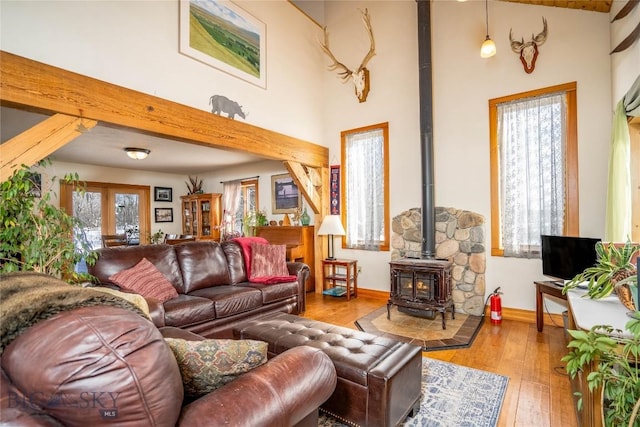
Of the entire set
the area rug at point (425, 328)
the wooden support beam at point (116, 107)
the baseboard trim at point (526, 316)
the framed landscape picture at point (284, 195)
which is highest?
the wooden support beam at point (116, 107)

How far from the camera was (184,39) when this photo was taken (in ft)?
10.4

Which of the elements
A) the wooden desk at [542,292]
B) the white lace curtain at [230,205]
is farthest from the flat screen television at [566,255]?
the white lace curtain at [230,205]

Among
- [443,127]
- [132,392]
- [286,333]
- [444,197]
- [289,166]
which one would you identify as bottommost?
[286,333]

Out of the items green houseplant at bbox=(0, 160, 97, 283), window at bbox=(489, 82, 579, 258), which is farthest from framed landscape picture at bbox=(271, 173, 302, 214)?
green houseplant at bbox=(0, 160, 97, 283)

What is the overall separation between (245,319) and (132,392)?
248 centimetres

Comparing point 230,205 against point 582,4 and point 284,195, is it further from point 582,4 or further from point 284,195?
point 582,4

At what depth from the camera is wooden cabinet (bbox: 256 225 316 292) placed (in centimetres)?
493

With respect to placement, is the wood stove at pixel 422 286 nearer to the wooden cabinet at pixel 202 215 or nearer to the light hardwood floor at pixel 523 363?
the light hardwood floor at pixel 523 363

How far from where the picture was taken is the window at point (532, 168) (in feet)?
10.7

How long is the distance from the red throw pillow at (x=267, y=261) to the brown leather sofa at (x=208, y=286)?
13 cm

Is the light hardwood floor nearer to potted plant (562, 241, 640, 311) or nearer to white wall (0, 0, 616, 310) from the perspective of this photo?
white wall (0, 0, 616, 310)

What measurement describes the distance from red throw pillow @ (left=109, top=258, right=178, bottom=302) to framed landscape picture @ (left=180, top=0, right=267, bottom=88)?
7.24 feet

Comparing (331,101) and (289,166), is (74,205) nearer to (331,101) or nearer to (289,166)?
(289,166)

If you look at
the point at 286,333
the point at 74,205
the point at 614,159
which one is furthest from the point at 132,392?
the point at 74,205
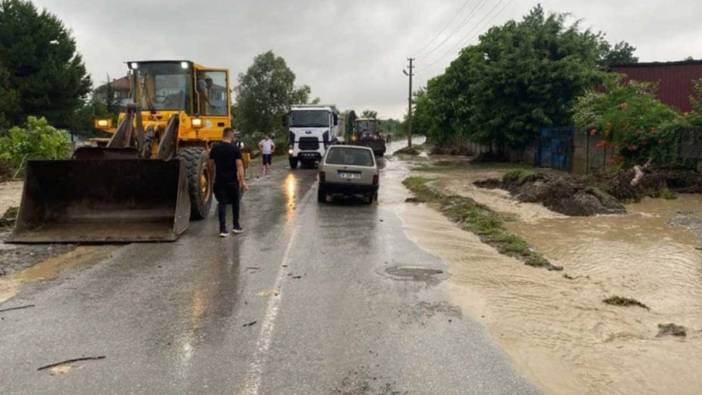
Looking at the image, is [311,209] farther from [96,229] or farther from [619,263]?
[619,263]

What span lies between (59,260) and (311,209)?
23.5 ft

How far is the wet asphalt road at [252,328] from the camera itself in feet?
15.3

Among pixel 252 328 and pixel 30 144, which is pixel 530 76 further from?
pixel 252 328

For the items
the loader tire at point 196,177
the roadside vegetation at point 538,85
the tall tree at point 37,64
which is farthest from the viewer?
the tall tree at point 37,64

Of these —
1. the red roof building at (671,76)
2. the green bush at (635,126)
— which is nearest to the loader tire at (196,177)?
the green bush at (635,126)

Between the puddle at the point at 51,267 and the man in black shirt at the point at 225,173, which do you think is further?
the man in black shirt at the point at 225,173

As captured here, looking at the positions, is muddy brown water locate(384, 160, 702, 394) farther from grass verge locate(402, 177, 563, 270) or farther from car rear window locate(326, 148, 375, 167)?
car rear window locate(326, 148, 375, 167)

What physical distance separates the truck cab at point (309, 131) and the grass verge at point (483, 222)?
33.6 feet

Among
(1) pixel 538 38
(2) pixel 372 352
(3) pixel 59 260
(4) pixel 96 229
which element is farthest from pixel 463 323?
(1) pixel 538 38

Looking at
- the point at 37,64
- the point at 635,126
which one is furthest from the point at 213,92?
the point at 37,64

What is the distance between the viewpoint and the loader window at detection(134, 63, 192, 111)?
1359 centimetres

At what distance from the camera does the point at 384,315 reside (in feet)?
20.8

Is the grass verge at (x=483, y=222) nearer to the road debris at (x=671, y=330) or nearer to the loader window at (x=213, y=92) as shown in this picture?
the road debris at (x=671, y=330)

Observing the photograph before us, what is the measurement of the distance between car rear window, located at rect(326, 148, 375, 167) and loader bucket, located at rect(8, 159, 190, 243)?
5.98 meters
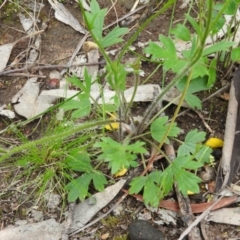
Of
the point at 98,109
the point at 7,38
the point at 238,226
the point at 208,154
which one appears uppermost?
the point at 7,38

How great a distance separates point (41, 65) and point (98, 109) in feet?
1.76

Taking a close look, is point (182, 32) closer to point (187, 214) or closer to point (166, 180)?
point (166, 180)

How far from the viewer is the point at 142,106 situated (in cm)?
259

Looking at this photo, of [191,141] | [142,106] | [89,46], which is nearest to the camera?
[191,141]

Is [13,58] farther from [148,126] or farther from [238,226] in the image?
[238,226]

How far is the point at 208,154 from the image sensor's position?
7.50ft

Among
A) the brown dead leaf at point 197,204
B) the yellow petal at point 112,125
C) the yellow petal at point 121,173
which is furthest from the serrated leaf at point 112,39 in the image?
the brown dead leaf at point 197,204

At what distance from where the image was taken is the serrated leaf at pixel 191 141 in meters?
2.34

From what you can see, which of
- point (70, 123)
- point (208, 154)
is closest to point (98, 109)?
point (70, 123)

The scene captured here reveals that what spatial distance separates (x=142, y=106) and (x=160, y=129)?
0.31m

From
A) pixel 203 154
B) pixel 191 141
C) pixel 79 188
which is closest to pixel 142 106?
pixel 191 141

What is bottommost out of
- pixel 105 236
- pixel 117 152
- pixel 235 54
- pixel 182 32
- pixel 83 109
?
→ pixel 105 236

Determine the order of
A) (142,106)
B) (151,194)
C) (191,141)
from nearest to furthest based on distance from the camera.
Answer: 1. (151,194)
2. (191,141)
3. (142,106)

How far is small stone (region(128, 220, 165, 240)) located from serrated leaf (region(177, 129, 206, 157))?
0.37 meters
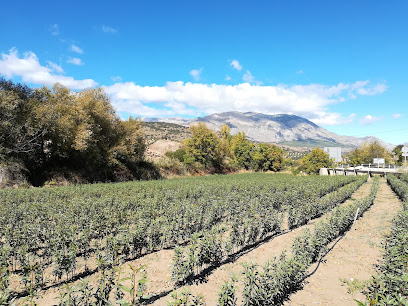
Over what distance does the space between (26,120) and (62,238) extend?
18727 mm

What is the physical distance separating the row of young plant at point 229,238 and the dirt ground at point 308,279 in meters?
0.36

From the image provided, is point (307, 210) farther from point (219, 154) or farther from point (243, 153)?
point (243, 153)

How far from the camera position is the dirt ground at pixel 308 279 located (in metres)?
5.12

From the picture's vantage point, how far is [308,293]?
5.33 m

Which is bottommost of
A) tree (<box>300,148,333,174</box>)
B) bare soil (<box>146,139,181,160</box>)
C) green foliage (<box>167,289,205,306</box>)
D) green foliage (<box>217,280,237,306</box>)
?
green foliage (<box>217,280,237,306</box>)

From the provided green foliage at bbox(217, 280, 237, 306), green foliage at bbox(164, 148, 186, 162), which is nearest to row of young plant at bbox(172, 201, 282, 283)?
green foliage at bbox(217, 280, 237, 306)

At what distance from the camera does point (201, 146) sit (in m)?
47.0

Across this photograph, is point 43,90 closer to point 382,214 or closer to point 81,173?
point 81,173

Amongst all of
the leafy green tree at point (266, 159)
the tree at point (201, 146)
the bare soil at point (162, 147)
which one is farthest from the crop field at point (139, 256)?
the bare soil at point (162, 147)

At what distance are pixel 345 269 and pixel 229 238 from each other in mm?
3442

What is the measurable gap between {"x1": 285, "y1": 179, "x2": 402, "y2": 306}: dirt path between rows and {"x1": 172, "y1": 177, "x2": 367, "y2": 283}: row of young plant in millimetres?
2101

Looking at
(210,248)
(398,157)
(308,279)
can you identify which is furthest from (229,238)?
(398,157)

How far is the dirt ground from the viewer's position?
16.8ft

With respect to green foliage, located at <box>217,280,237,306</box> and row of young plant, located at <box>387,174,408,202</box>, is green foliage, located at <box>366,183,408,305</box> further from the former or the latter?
row of young plant, located at <box>387,174,408,202</box>
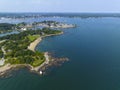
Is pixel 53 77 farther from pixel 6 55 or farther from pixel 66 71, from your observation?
pixel 6 55

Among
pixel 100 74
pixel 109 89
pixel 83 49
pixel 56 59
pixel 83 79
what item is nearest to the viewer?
pixel 109 89

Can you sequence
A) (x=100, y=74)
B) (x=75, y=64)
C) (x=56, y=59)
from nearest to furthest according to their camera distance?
(x=100, y=74) < (x=75, y=64) < (x=56, y=59)

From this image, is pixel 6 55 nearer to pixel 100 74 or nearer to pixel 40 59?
pixel 40 59

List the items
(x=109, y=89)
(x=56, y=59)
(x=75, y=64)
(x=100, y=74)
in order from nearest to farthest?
(x=109, y=89) → (x=100, y=74) → (x=75, y=64) → (x=56, y=59)

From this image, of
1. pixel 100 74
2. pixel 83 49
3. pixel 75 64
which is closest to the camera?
pixel 100 74

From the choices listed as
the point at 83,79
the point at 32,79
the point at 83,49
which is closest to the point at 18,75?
the point at 32,79

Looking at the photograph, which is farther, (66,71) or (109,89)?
(66,71)

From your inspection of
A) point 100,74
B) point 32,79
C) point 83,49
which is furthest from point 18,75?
point 83,49

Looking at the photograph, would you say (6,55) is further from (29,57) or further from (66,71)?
(66,71)

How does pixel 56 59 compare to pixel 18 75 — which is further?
pixel 56 59
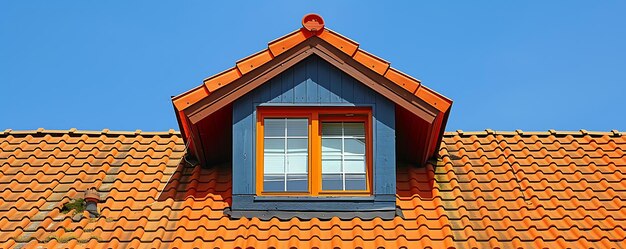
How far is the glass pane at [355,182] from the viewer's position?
1140 centimetres

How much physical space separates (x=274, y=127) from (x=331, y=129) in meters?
0.71

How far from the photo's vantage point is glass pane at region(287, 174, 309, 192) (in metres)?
11.4

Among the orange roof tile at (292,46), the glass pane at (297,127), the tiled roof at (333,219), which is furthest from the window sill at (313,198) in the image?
the orange roof tile at (292,46)

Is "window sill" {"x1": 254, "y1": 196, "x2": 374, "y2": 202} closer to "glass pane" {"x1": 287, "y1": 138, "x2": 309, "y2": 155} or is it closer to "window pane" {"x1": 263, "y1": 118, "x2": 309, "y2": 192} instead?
"window pane" {"x1": 263, "y1": 118, "x2": 309, "y2": 192}

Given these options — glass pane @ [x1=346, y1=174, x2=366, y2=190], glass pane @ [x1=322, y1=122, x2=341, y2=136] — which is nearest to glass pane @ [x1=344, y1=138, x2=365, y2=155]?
glass pane @ [x1=322, y1=122, x2=341, y2=136]

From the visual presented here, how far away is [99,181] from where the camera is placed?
12328 mm

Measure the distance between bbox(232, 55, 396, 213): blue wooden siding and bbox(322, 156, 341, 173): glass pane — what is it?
0.45 meters

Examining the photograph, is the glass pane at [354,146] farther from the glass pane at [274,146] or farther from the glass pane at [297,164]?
the glass pane at [274,146]

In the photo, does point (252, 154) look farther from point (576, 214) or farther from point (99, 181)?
point (576, 214)

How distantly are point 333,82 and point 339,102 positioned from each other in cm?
29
──────
_STATED PROBLEM_: Switch every "photograph" to "snapshot" in the entries that begin with the line containing "List the items" and end with the line containing "1140 centimetres", leaving all other text unchanged. Give back only those lines, without the pictures.

_RESPONSE TO THE TASK_:
List the items
(x=109, y=89)
(x=56, y=59)
(x=75, y=64)
(x=100, y=74)
in order from nearest to farthest?
(x=109, y=89) → (x=100, y=74) → (x=75, y=64) → (x=56, y=59)

From this image, of
1. pixel 100 74
2. pixel 83 49
3. pixel 75 64
which is closest to the camera?
pixel 100 74

From the choices listed as
the point at 83,79
the point at 32,79
the point at 83,49
which is closest to the point at 18,75?
the point at 32,79

Looking at the snapshot, which is farther, (66,71) or (109,89)?
(66,71)

From your inspection of
A) point 100,74
B) point 32,79
C) point 83,49
which is furthest from point 18,75?
point 83,49

Looking at the snapshot, would you say (6,55) is further from (29,57) or further from (66,71)?
(66,71)

How does pixel 56 59 compare to pixel 18 75 — which is further?
pixel 56 59
How far is the glass pane at [355,182] from the viewer's position?
1140 centimetres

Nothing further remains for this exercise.